Lo más fácil, bien lo sabe, sería preguntar a su cuñado, llamarle por teléfono o aprovechar alguna comida familiar, pero no se atreve a sacar el tema ni sabe cómo provocar la conversación de forma indirecta. Además, no sabe si querría responderle, si le diría la verdad, y en tal caso, si realmente quiere conocerla. Ambos actúan como si nada hubiera ocurrido, y lo hacen con tanta facilidad que ni siquiera perciben su propio disimulo. Como otras veces, Carlos suple su desconocimiento con invención. Habitualmente, por ser la hipótesis más razonable pero también la más deseable, se convence de que nada grave sucedió, que el susto fue más violento de lo que él esperaba pero que fue sólo eso, un susto: imagina que aquella misma noche, tras abandonar el polígono, el policía condujo hasta alguna zona descampada donde completó el escarmiento: se puso de nuevo la capucha, abrió el maletero y sacó a tirones al niño, amoratado y exhausto, lo arrojó al suelo y, de forma convincente, le colocó la pistola en la cabeza y le amenazó con palabras duras, le advirtió de que aquello era sólo un aviso y que si volvía a molestar no habría nuevas oportunidades.
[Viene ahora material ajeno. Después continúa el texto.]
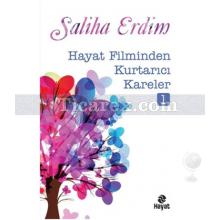 Hayat Filminden Kurtarıcı Kareler 1 | Saliha Erdim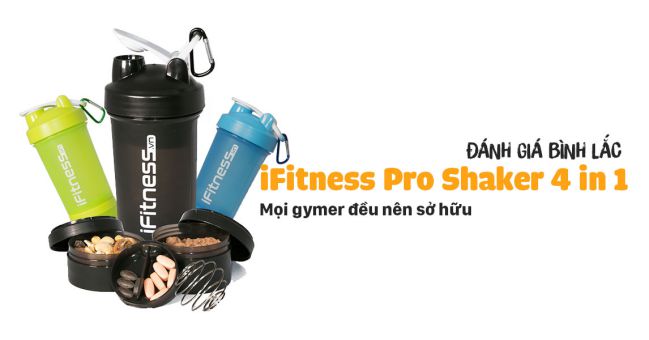 [Review] iFitness Pro Shaker 4 in 1 – Bình lắc cực tiện dụng cho Gymer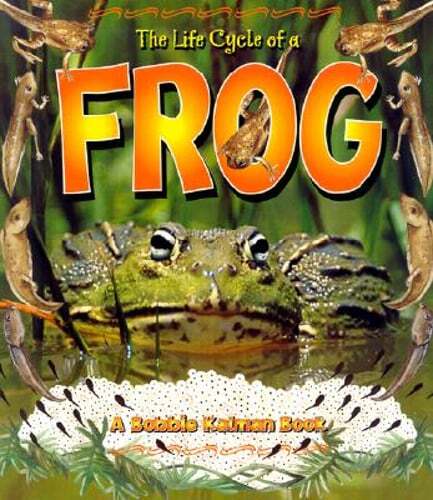 The Life Cycle of a Frog by Bobbie Kalman: Used
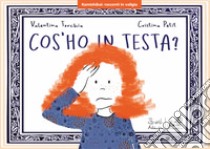 Cos'ho in testa? Versione kamishibai. Ediz. a colori libro di Torchia Valentina; Petit Cristina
Después lo dejó allí abandonado, dolorido, muerto de frío; el niño regresó caminando y lloroso al centro de menores, donde no quiso contar nada, y sus educadores asumieron que lo sucedido no era motivo de alarma en un chico conflictivo como él, seguramente no era la primera paliza que recibía. Siguiendo ese relato, el susto habría sido efectivo, y el niño habría optado por enderezar su vida, o al menos por no reincidir en un comportamiento que le había costado caro. Pero otras veces, cuando su imaginación trabaja con materiales más truculentos, imagina destinos muy diferentes, un vertedero donde enterrar un cadáver pequeño y que nadie reclamará, una trama de policías violentos y con doble vida que se aplican en limpiar las calles, una red de tráfico de menores o de órganos, todo tipo de posibilidades que sabe disparatadas, pero en las que se entretiene algunas tardes.
A su cuñado lo ha visto tres veces desde entonces, y ha hablado con él por teléfono muchas otras. Se diría que lo sucedido les ha unido como nunca, pues su relación se ha intensificado desde aquella noche en el polígono. El policía busca su compañía en los encuentros familiares, y él le corresponde, para que no piense que lo esquiva, y por supuesto le atiende al teléfono y le devuelve las llamadas. Lo sucedido les ha unido, en efecto, pues ahora el cuñado parece tener más confianza en él, recurre a su favor cuando lo necesita, ya sea para solicitarle un préstamo que promete devolverle pronto, o para pedirle una copia de las llaves de su casa, que dice necesitar algunas mañanas para un asunto del que por supuesto no quiere dar muchos detalles por los lazos familiares que unen a sus respectivas esposas. Peticiones que Carlos no sabe rechazar, y que mediante la acumulación de secretos unen más a los dos hombres, de forma que espera, sabe, que en el futuro las solicitudes, las peticiones, las exigencias, irán en aumento, pues ambos van sumando deudas, te debo una, te debo otra, en una contabilidad que Carlos no sabe si tendrá fin algún día, si la operación al final de la página dará cero. Todos tenemos cuentas pendientes, y ahora él tiene sus propias cuentas pendientes que ajustar.